Fukushima: un anno dopo il mondo commemora la strage

Decine di migliaia di oppositori all’energia nucleare hanno manifestato nel mondo nella giornata di ieri, domenica 11 marzo 2012, un anno dopo la catastrofe della centrale di Fukushima in Giappone. In Germania, paese che ha deciso di abbandonare progressivamente l’energia nucleare dopo il sisma e lo tsunami che hanno colpito il Giappone danneggiando i reattori della centrale di Fukushima, più di 50.000 persone distribuite in sei regioni hanno manifestato secondo i dati degli organizzatori che hanno ribadito : “Fukushima ci ha avvisati: dobbiamo assolutamente chiudere le centrali ora!”.

Su circa 80 chilometri, circa 24.000 manifestanti anti nucleari hanno formato in serata una catena umana nella regione di Braunshweig nel Nord della Germania. Circa 3.000 persone hanno accerchiato la centrale di Brokdorf, secondo gli organizzatori. Delle protesta hanno avuto luogo anche nei pressi dei reattori di Gundremmingen nel sud del paese e a Neckarwestein. In Francia, dove circa il 75% dell’energia elettrica dipende da quella nucleare facendone il paese maggiormente dipendente, una catena umana di circa 60.000 persone è stata organizzata come azione di protesta pacifica.

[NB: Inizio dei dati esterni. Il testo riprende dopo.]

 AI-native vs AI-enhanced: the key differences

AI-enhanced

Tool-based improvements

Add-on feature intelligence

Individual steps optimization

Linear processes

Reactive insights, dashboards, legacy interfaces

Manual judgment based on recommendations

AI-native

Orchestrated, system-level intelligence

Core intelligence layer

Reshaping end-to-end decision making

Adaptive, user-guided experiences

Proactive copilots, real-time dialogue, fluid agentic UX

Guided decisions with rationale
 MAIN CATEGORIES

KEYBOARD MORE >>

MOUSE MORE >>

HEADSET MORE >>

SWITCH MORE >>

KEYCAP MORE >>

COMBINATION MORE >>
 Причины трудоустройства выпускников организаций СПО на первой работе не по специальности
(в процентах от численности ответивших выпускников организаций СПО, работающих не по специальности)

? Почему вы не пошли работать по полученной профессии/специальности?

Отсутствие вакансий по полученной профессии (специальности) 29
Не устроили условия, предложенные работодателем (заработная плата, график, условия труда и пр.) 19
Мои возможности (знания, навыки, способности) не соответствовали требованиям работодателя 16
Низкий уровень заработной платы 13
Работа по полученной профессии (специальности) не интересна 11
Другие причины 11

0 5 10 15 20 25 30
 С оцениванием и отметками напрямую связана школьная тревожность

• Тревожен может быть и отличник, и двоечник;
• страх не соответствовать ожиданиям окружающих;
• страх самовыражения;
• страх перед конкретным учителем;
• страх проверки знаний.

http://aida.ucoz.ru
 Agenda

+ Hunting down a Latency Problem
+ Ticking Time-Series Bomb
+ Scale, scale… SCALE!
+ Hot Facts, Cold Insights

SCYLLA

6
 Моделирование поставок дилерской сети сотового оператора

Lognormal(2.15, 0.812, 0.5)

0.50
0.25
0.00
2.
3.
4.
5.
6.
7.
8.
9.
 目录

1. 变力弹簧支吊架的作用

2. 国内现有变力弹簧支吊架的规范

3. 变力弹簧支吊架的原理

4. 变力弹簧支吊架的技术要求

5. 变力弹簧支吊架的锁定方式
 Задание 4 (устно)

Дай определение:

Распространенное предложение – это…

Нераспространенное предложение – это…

In Spagna nei pressi della centrale di Garona alcune centinaia di manifestanti hanno reclamato la chiusura dello stabilimento. In Australia, circa 500 manifestanti contro l’energia nucleare si sono riuniti nei pressi delle sedi dei gruppi BHP Billition e Rio Tinto a Melbourne.” E di fondamentale importanza commemorare questa giornata, alfine che gli australiani si ricordino di quanto accaduto a Fukushima e del ruolo che l’Australia rappresenta in qualità di fornitore di uranio al Giappone, compresi i reattori di Fukushima”, ha dichiarato uno degli organizzatori Kazuyo Preston. L’Australia non è certamente una potenza nucleare ma è comunque terzo come paese  produttore mondiale di uranio dietro al Kazakhistan e il Canada. A Taiwan 5.000 manifestanti, secondo le cifre fornite dagli organizzatori, hanno sfilato nelle strade di Taipei per chiedere la chiusura delle tre centrali nucleari non appena sia possibile in questo paese regolarmente colpito dai terremoti.